After ongoing talks with TIDO and Dr. Murray, the worldwide exclusive license agreement with a startup called Connective Orthopaedics, which received its initial funding from Norwich Ventures, was signed in 2008. At the time of the deal, 28 patent applications had been filed by TIDO. The patent portfolio includes the coverage of materials used to heal the native ACL, as well as the methods, the delivery devices, and the surgical kits that could be used in the ACL repair procedure.
While negotiating with TIDO, Norwich was able to conduct due diligence in conjunction with the startup formation. Norwich also brought in Dean Banks as the CEO, a venture capitalist who had previous experience in company operations, to run the newly formed company.
Thanks to Children's allowing Connective Orthopaedics to learn the ins and outs of the technology while the negotiation was taking place, the company was able to hit the ground running. A research lab was up and in operation in two months. A month later, they were able to reproduce the first generation material. "Connective benefitted from the strong relationship with Children's," said Banks.
The CEO was also impressed with the development Dr. Murray had done in five to ten years with public funding. "If you take a historical look at blockbuster medical technologies, you often see an inventive scientist/surgeon with a breakthrough hypothesis early, like Martha had in 2000, and they lay down a lot of patents well in advance of everyone in their field," said Banks. "Martha has all of the components of a healthcare innovator. With her training as an engineer, scientist and surgeon, she not only sees problems with the standard of care, but has the training and experience to fix them. On top of this, her determination and compassion drive her to move the technology forward and someday improve the lives of her patients."
Connective Orthopaedics is located in the Boston area and has positioned itself as a medical device company specializing in soft tissue repair in sports medicine applications, with the ultimate goal of healing the torn, native ACL. The company currently has seven employees, four of which are on the biomaterials team. Its scientific advisors include co-founder Dr. Kurt Spindler, MD from Vanderbilt University, and a Scientific Advisory Board (SAB) comprised of world renowned clinicians and researchers in orthopaedics, biomaterials and regenerative medicine.

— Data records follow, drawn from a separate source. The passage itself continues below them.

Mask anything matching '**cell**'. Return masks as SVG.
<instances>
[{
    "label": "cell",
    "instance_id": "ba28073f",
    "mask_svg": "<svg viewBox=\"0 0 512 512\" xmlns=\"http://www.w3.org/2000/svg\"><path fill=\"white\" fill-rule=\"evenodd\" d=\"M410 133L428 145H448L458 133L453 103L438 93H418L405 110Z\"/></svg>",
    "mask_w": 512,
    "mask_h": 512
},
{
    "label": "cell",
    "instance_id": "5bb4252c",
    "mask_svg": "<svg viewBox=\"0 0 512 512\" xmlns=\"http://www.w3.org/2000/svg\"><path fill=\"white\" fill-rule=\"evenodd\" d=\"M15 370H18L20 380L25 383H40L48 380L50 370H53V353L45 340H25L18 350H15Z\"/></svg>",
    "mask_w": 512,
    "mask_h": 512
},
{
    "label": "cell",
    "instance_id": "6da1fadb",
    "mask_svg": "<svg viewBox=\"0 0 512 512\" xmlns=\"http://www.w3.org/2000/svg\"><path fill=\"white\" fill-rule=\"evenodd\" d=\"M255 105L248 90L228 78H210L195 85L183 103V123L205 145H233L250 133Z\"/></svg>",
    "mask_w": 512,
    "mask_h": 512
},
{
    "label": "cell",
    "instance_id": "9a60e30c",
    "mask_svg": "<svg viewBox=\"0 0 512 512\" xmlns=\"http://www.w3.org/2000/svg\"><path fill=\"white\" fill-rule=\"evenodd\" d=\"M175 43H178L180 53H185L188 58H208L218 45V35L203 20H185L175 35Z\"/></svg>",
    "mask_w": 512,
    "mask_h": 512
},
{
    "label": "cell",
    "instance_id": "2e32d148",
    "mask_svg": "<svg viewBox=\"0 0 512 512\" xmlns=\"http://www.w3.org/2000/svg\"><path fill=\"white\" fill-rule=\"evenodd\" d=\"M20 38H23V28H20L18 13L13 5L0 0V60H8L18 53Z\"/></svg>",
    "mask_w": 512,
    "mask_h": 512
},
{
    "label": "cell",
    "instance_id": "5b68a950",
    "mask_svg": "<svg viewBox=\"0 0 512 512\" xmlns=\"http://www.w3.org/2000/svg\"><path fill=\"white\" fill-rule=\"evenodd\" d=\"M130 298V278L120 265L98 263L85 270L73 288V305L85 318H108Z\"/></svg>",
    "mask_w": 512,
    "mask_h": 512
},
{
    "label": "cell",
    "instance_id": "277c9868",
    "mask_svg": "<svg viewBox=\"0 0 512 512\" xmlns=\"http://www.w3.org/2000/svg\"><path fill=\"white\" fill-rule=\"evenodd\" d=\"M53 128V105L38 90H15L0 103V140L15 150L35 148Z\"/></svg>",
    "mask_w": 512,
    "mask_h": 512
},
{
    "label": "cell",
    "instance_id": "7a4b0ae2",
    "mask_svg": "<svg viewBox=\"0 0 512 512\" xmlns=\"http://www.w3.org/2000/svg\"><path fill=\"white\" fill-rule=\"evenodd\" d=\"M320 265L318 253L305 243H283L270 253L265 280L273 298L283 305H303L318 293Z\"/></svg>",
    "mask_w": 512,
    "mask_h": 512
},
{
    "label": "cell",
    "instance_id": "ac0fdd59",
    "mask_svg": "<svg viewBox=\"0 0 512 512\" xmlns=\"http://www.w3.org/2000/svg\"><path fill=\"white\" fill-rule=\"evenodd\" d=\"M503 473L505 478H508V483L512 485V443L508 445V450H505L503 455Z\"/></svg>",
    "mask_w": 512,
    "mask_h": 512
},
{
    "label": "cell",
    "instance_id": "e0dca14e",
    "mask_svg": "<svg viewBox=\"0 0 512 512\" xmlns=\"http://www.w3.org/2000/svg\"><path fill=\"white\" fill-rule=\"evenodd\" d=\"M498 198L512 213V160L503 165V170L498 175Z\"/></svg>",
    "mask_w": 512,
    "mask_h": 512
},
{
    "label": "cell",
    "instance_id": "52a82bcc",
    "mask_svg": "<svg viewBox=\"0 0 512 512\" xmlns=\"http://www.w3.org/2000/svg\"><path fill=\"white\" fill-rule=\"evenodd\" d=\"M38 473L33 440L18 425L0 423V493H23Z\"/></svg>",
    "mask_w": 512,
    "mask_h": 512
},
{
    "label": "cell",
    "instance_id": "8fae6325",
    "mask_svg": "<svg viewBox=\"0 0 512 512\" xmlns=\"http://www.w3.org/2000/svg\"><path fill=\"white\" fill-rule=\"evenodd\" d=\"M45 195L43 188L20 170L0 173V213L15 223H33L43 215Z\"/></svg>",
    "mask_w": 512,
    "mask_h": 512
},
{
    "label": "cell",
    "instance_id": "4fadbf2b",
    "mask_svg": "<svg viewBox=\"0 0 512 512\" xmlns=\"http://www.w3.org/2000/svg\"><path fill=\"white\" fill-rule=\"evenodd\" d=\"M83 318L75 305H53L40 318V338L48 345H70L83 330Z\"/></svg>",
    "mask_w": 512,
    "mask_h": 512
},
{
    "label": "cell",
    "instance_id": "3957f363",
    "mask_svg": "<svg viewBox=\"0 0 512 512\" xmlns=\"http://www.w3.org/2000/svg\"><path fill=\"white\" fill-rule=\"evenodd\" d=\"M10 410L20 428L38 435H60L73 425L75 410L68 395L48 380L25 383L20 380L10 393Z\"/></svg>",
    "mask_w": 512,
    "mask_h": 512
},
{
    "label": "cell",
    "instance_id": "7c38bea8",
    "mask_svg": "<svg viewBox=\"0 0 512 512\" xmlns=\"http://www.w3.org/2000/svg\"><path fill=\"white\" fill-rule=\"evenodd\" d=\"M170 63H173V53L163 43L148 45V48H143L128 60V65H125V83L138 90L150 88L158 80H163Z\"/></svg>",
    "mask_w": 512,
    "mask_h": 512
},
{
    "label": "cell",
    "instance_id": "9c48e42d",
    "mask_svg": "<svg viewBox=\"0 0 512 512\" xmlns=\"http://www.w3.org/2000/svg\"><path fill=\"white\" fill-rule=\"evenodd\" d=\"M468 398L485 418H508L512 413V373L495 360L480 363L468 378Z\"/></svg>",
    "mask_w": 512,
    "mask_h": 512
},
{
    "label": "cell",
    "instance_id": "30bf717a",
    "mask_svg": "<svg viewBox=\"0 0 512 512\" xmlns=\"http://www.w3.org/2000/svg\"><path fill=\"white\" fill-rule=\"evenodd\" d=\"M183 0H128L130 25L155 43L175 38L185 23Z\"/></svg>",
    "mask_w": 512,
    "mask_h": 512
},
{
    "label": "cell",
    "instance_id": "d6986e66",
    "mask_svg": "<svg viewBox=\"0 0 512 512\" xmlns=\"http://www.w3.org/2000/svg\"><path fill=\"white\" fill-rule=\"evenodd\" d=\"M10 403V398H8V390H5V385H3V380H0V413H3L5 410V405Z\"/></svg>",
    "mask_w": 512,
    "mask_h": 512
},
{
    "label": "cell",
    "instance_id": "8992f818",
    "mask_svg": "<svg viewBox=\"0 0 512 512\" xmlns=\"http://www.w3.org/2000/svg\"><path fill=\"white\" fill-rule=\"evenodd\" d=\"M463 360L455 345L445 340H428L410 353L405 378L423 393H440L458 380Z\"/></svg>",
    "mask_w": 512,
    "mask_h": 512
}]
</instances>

Dr. Murray's role at Connective is to answer questions when they arise as a consultant, and she sits on the SAB and Board of Directors as a scientific resource. Sandoski believes the company will succeed behind the team it has built. "The combination of Dr. Murray's scientific and clinical expertise, the broad knowledge of the SAB, and the product development experience of Connective's phenomenal biomaterials team is a winning formula to change the way surgeons treat patients with ACL injuries." "Every day there is a celebration, a hurdle and someone new who steps up to get past that hurdle," said Banks.
The future looks bright for Connective Orthopaedics. "Connective has already achieved more than I ever could have hoped in getting this technology closer to being available for patients. Whatever else it accomplishes will be icing on the cake," said Dr. Murray.